• _Text block_
With movies, the producers know that an audience is only willing to sit through so long a movie. If you're going to make them sit through something three hours+ in length, then they better have served up something to justify all that time. The Lord of the Rings films manage this by being massive, sprawling fantasy epics with dense mythos and worlds that need to be explored. People read and watch fantasy films, because they want to escape the real world and explore another. As such, LOTR does what it can to immerse us in the lavish, wondrous beauty of Middle Earth, while also having some of the best battle scenes put to film and truly great characters. I acknowledge the flaws of the movies (still salty about how they handled Lord Denethor), but on the whole, the films managed to find a nice balance between honoring the book while dealing with the limitations of film.

There's also the problem in that for the most part, superheroes have been regarded as silly, trifling material that most adults are far too mature to consume. And really, all superheroes, no matter how hard anyone tries to "ground them," are really kind of silly. There's nothing realistic about a nigh-invulnerable humanoid alien who has just about every superpower under the sun who battles evil, while wearing a costume his adopted mother made him.

• _Provided records_
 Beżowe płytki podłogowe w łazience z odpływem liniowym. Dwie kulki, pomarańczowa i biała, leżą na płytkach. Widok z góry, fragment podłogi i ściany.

==

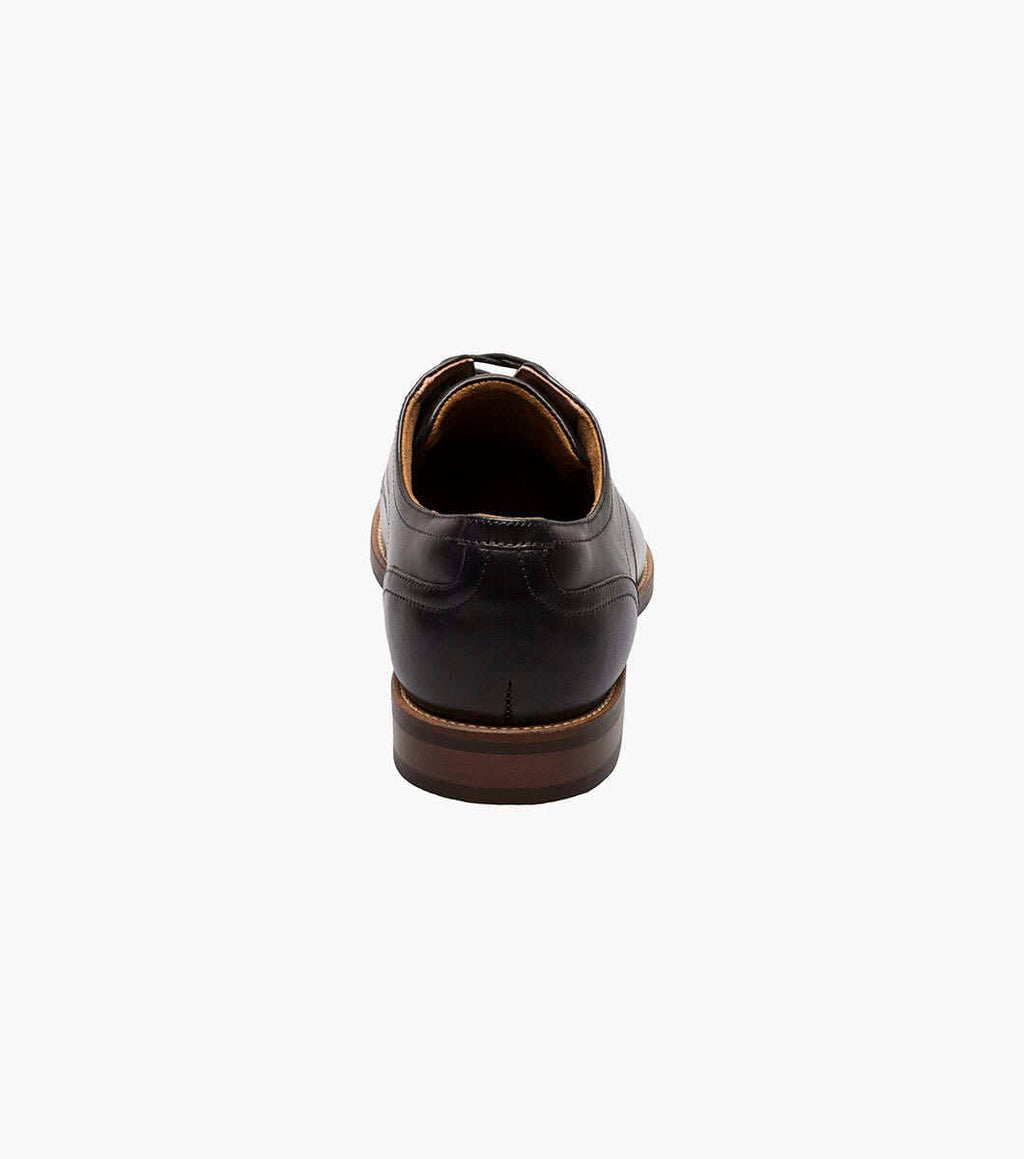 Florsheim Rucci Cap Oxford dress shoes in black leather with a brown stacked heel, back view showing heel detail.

==

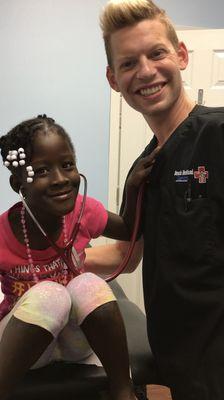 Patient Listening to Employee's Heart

• _Check your understanding_
a. Using the passage about movies and superheroes, answer each question in one line:
(i) Why do people read and watch fantasy films?
(ii) Which character does the writer remain salty about the films' handling of?
(iii) Who made the costume worn by the nigh-invulnerable humanoid alien?
b. Pick up the passage about movies and superheroes after its last sentence and keep writing it.

• _Replies_
a.
(i) To escape the real world and explore another.
(ii) Lord Denethor.
(iii) His adopted mother.

b.
It's this attitude that explains why so many superhero films of the past were so dire in terms of quality. It took Hollywood a long time to accept that while these characters are silly, there's a reason people love them so much. It took Hollywood an embarrassingly long time to acknowledge this love and realize that superhero films succeed more, when the film play the hero fairly straight: not turning the hero into a buffoonish caricature or stripping away so many comic book elements in the name of realism, as the render to character unrecognizable. While the fan freak-outs over costume designs or the casting of superhero movies, is a bit tiresome, at the same time, it's a little understandable. The history of superhero films is often a dark and scary one. Fans had to endure a lot before finally arriving in the era of today, the golden age of superhero movies. Bah, kids these days...they'll never have to know the agony of Superman III, Superman IV, Steel, or Batman and Robin, etc.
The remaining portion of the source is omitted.